◆ Problem ◆
Nothing in the listing below should change; retype it as is.

◆ Information shown ◆
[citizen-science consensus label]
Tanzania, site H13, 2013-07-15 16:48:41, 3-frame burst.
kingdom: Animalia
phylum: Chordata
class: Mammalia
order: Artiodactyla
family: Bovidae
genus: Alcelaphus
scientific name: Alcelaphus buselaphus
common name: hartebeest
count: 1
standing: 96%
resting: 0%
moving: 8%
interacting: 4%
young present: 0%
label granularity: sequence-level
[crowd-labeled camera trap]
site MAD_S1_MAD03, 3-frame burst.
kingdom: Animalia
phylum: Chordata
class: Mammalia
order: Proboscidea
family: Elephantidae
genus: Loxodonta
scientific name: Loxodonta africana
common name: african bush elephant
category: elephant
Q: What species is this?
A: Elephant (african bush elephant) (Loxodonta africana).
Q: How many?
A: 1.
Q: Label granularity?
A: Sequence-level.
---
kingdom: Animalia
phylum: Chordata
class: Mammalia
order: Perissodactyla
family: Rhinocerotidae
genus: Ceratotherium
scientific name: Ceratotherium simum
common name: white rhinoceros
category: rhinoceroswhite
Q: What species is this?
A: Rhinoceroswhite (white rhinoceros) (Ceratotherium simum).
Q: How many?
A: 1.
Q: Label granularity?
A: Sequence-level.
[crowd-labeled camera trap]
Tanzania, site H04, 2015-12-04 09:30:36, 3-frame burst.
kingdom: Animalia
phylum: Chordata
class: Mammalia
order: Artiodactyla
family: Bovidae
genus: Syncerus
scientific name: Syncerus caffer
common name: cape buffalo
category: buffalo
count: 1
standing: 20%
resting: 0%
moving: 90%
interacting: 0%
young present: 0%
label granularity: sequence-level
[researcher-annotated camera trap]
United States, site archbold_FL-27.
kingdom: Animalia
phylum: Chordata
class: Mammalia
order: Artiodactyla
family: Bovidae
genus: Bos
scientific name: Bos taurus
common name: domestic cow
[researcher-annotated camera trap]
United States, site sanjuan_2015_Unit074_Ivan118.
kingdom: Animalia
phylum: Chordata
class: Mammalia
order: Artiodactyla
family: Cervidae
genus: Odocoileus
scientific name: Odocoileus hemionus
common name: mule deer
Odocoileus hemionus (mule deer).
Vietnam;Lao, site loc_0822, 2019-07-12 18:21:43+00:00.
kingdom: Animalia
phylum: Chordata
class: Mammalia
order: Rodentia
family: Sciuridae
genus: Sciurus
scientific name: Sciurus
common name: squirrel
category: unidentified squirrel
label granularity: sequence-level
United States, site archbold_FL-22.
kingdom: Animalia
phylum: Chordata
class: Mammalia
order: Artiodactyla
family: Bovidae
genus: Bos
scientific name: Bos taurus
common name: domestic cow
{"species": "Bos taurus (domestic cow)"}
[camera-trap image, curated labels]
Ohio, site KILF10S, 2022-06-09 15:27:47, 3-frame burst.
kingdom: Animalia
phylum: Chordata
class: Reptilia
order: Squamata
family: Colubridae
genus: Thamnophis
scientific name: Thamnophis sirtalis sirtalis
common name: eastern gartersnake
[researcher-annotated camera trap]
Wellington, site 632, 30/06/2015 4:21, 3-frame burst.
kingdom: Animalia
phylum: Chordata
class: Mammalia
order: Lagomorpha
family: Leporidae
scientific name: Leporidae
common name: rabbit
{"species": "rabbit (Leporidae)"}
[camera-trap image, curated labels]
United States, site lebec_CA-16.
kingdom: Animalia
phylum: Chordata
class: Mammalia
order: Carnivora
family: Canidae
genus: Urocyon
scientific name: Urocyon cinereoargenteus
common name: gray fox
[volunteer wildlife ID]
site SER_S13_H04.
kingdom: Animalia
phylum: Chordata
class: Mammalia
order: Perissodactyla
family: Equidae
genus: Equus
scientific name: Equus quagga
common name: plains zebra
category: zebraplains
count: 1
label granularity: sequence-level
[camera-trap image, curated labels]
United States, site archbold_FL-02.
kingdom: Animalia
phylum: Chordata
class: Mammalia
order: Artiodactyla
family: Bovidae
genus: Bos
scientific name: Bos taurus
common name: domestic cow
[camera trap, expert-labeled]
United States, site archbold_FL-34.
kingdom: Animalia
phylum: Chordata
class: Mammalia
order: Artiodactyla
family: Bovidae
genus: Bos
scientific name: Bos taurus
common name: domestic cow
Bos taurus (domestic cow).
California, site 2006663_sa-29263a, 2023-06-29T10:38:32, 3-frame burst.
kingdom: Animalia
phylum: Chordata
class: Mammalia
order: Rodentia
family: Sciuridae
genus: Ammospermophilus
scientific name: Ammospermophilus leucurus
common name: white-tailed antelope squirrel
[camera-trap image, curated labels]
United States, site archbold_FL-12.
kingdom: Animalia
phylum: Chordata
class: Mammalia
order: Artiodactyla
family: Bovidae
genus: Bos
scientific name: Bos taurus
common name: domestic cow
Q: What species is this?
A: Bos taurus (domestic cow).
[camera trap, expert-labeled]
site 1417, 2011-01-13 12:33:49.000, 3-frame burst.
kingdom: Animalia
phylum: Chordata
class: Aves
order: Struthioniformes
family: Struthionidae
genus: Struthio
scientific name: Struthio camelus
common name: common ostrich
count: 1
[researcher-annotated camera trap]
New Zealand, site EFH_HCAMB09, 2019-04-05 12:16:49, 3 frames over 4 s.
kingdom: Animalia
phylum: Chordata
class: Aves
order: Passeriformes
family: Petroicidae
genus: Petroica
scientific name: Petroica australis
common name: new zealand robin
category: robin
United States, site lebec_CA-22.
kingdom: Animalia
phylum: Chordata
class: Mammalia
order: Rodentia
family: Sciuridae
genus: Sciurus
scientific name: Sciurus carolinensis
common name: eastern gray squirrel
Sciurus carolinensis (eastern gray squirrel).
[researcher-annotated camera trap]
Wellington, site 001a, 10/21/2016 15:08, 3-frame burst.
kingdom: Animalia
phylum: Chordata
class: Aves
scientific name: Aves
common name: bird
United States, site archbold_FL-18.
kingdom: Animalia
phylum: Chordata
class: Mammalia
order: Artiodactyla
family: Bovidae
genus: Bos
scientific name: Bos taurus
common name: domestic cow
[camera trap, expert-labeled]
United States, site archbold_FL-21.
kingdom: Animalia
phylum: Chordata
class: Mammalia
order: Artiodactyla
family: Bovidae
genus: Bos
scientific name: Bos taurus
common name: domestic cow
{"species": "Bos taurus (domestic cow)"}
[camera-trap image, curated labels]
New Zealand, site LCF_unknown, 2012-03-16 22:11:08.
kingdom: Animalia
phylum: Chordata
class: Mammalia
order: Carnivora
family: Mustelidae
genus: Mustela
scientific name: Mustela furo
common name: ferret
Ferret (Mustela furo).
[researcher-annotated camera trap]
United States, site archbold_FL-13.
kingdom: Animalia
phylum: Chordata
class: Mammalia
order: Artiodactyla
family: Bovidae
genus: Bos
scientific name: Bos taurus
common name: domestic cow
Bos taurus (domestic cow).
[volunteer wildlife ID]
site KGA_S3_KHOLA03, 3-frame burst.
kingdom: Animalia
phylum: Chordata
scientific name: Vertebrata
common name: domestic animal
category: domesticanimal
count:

◆ Result for this task ◆
[citizen-science consensus label]
Tanzania, site H13, 2013-07-15 16:48:41, 3-frame burst.
kingdom: Animalia
phylum: Chordata
class: Mammalia
order: Artiodactyla
family: Bovidae
genus: Alcelaphus
scientific name: Alcelaphus buselaphus
common name: hartebeest
count: 1
standing: 96%
resting: 0%
moving: 8%
interacting: 4%
young present: 0%
label granularity: sequence-level
[crowd-labeled camera trap]
site MAD_S1_MAD03, 3-frame burst.
kingdom: Animalia
phylum: Chordata
class: Mammalia
order: Proboscidea
family: Elephantidae
genus: Loxodonta
scientific name: Loxodonta africana
common name: african bush elephant
category: elephant
Q: What species is this?
A: Elephant (african bush elephant) (Loxodonta africana).
Q: How many?
A: 1.
Q: Label granularity?
A: Sequence-level.
---
kingdom: Animalia
phylum: Chordata
class: Mammalia
order: Perissodactyla
family: Rhinocerotidae
genus: Ceratotherium
scientific name: Ceratotherium simum
common name: white rhinoceros
category: rhinoceroswhite
Q: What species is this?
A: Rhinoceroswhite (white rhinoceros) (Ceratotherium simum).
Q: How many?
A: 1.
Q: Label granularity?
A: Sequence-level.
[crowd-labeled camera trap]
Tanzania, site H04, 2015-12-04 09:30:36, 3-frame burst.
kingdom: Animalia
phylum: Chordata
class: Mammalia
order: Artiodactyla
family: Bovidae
genus: Syncerus
scientific name: Syncerus caffer
common name: cape buffalo
category: buffalo
count: 1
standing: 20%
resting: 0%
moving: 90%
interacting: 0%
young present: 0%
label granularity: sequence-level
[researcher-annotated camera trap]
United States, site archbold_FL-27.
kingdom: Animalia
phylum: Chordata
class: Mammalia
order: Artiodactyla
family: Bovidae
genus: Bos
scientific name: Bos taurus
common name: domestic cow
[researcher-annotated camera trap]
United States, site sanjuan_2015_Unit074_Ivan118.
kingdom: Animalia
phylum: Chordata
class: Mammalia
order: Artiodactyla
family: Cervidae
genus: Odocoileus
scientific name: Odocoileus hemionus
common name: mule deer
Odocoileus hemionus (mule deer).
Vietnam;Lao, site loc_0822, 2019-07-12 18:21:43+00:00.
kingdom: Animalia
phylum: Chordata
class: Mammalia
order: Rodentia
family: Sciuridae
genus: Sciurus
scientific name: Sciurus
common name: squirrel
category: unidentified squirrel
label granularity: sequence-level
United States, site archbold_FL-22.
kingdom: Animalia
phylum: Chordata
class: Mammalia
order: Artiodactyla
family: Bovidae
genus: Bos
scientific name: Bos taurus
common name: domestic cow
{"species": "Bos taurus (domestic cow)"}
[camera-trap image, curated labels]
Ohio, site KILF10S, 2022-06-09 15:27:47, 3-frame burst.
kingdom: Animalia
phylum: Chordata
class: Reptilia
order: Squamata
family: Colubridae
genus: Thamnophis
scientific name: Thamnophis sirtalis sirtalis
common name: eastern gartersnake
[researcher-annotated camera trap]
Wellington, site 632, 30/06/2015 4:21, 3-frame burst.
kingdom: Animalia
phylum: Chordata
class: Mammalia
order: Lagomorpha
family: Leporidae
scientific name: Leporidae
common name: rabbit
{"species": "rabbit (Leporidae)"}
[camera-trap image, curated labels]
United States, site lebec_CA-16.
kingdom: Animalia
phylum: Chordata
class: Mammalia
order: Carnivora
family: Canidae
genus: Urocyon
scientific name: Urocyon cinereoargenteus
common name: gray fox
[volunteer wildlife ID]
site SER_S13_H04.
kingdom: Animalia
phylum: Chordata
class: Mammalia
order: Perissodactyla
family: Equidae
genus: Equus
scientific name: Equus quagga
common name: plains zebra
category: zebraplains
count: 1
label granularity: sequence-level
[camera-trap image, curated labels]
United States, site archbold_FL-02.
kingdom: Animalia
phylum: Chordata
class: Mammalia
order: Artiodactyla
family: Bovidae
genus: Bos
scientific name: Bos taurus
common name: domestic cow
[camera trap, expert-labeled]
United States, site archbold_FL-34.
kingdom: Animalia
phylum: Chordata
class: Mammalia
order: Artiodactyla
family: Bovidae
genus: Bos
scientific name: Bos taurus
common name: domestic cow
Bos taurus (domestic cow).
California, site 2006663_sa-29263a, 2023-06-29T10:38:32, 3-frame burst.
kingdom: Animalia
phylum: Chordata
class: Mammalia
order: Rodentia
family: Sciuridae
genus: Ammospermophilus
scientific name: Ammospermophilus leucurus
common name: white-tailed antelope squirrel
[camera-trap image, curated labels]
United States, site archbold_FL-12.
kingdom: Animalia
phylum: Chordata
class: Mammalia
order: Artiodactyla
family: Bovidae
genus: Bos
scientific name: Bos taurus
common name: domestic cow
Q: What species is this?
A: Bos taurus (domestic cow).
[camera trap, expert-labeled]
site 1417, 2011-01-13 12:33:49.000, 3-frame burst.
kingdom: Animalia
phylum: Chordata
class: Aves
order: Struthioniformes
family: Struthionidae
genus: Struthio
scientific name: Struthio camelus
common name: common ostrich
count: 1
[researcher-annotated camera trap]
New Zealand, site EFH_HCAMB09, 2019-04-05 12:16:49, 3 frames over 4 s.
kingdom: Animalia
phylum: Chordata
class: Aves
order: Passeriformes
family: Petroicidae
genus: Petroica
scientific name: Petroica australis
common name: new zealand robin
category: robin
United States, site lebec_CA-22.
kingdom: Animalia
phylum: Chordata
class: Mammalia
order: Rodentia
family: Sciuridae
genus: Sciurus
scientific name: Sciurus carolinensis
common name: eastern gray squirrel
Sciurus carolinensis (eastern gray squirrel).
[researcher-annotated camera trap]
Wellington, site 001a, 10/21/2016 15:08, 3-frame burst.
kingdom: Animalia
phylum: Chordata
class: Aves
scientific name: Aves
common name: bird
United States, site archbold_FL-18.
kingdom: Animalia
phylum: Chordata
class: Mammalia
order: Artiodactyla
family: Bovidae
genus: Bos
scientific name: Bos taurus
common name: domestic cow
[camera trap, expert-labeled]
United States, site archbold_FL-21.
kingdom: Animalia
phylum: Chordata
class: Mammalia
order: Artiodactyla
family: Bovidae
genus: Bos
scientific name: Bos taurus
common name: domestic cow
{"species": "Bos taurus (domestic cow)"}
[camera-trap image, curated labels]
New Zealand, site LCF_unknown, 2012-03-16 22:11:08.
kingdom: Animalia
phylum: Chordata
class: Mammalia
order: Carnivora
family: Mustelidae
genus: Mustela
scientific name: Mustela furo
common name: ferret
Ferret (Mustela furo).
[researcher-annotated camera trap]
United States, site archbold_FL-13.
kingdom: Animalia
phylum: Chordata
class: Mammalia
order: Artiodactyla
family: Bovidae
genus: Bos
scientific name: Bos taurus
common name: domestic cow
Bos taurus (domestic cow).
[volunteer wildlife ID]
site KGA_S3_KHOLA03, 3-frame burst.
kingdom: Animalia
phylum: Chordata
scientific name: Vertebrata
common name: domestic animal
category: domesticanimal
count:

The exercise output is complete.